In your cover letter you should look to cover the following themes:
- How you can add value: Make it clear how your skills and experience can help solve a problem or realize and opportunity that the company is dealing with at the moment.
- Your motivation: Make it nice and clear how enthusiastic you are about the role and the company.
- Reflect your voice and written communication skills: You’ll give the employer a sense of your personality and writing style.
Structure of a Cover Letter
Typically, you should structure the body of your cover letter around these three sections:
Section 1: The Introduction
Outline why you are getting in touch with the reader: what position you are applying for and how you became aware of the position.
For example, if you saw the role advertised on a job board, mention the board and the reference. If you were referred by someone, mention that person’s name.
If you are not responding to an ad, but are pro-actively reaching out, then make that clear too so that the reader understands the situation right from the start.
Keep this section to one paragraph.
Section 2: Show How You Can Help
This is the main part of your cover letter and where you need to shine.
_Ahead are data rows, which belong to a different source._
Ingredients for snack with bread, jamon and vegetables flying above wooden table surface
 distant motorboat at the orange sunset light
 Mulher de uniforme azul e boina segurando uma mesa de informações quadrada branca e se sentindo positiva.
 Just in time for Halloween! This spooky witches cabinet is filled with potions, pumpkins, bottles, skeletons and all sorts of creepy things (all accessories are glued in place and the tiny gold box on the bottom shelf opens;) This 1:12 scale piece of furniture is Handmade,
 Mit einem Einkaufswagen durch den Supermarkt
Let the reader know that you have done your homework. Outline your understanding of their need – why are they hiring for this role? What problems are they looking to fix? What growth opportunities are they looking to take advantage of?
Against this backdrop of their need, now make it really clear how your skills and experiences can help meet that need. Give examples of where you have done similar before, or how you might approach the task.
Related Article: How Long Should a Cover Letter Be?
You need to be succinct here. You are trying to convey a lot of information in a short space. Don’t forget the purpose of a cover letter is to get your resume reviewed and an invite to interview – you can expend then.
This section will likely be 2-3 paragraphs.
Section 3: Conclusion and Contact
Wrap up your cover letter by summarizing your enthusiasm for the role and the value you can bring. State that you would love the opportunity to discuss your suitability for the role at interview.
This section should only be 1 paragraph long.
Cover Letter Quick Tips
Here we list a number of quick tips that will make sure your cover letter serves its purpose:
- Address your letter to a specific individual if you can, using their correct name and title.
- Make sure your cover letter is error free! No spelling mistakes, correct use of grammar and punctuation are all basic essentials.
- Stick to one page of A4. Any longer than that and it starts to become a chore to read. If it’s less than half a page then it probably doesn’t include enough information and is verging on useless.
- Use short sentences, that are easy to read. It’s a business document, not a literary piece.
- Include your contact details (email and phone number as a minimum).
- Make use of spacing to make it easy on the eye. Have spacing between each paragraph, and a consistent margin on all sides.
- Keep the appearance consistent with your resume, using the same font and text size.
- Save your document using the same style as your resume. For example, ‘John Doe – Resume’ and ‘John Doe – Cover Letter’.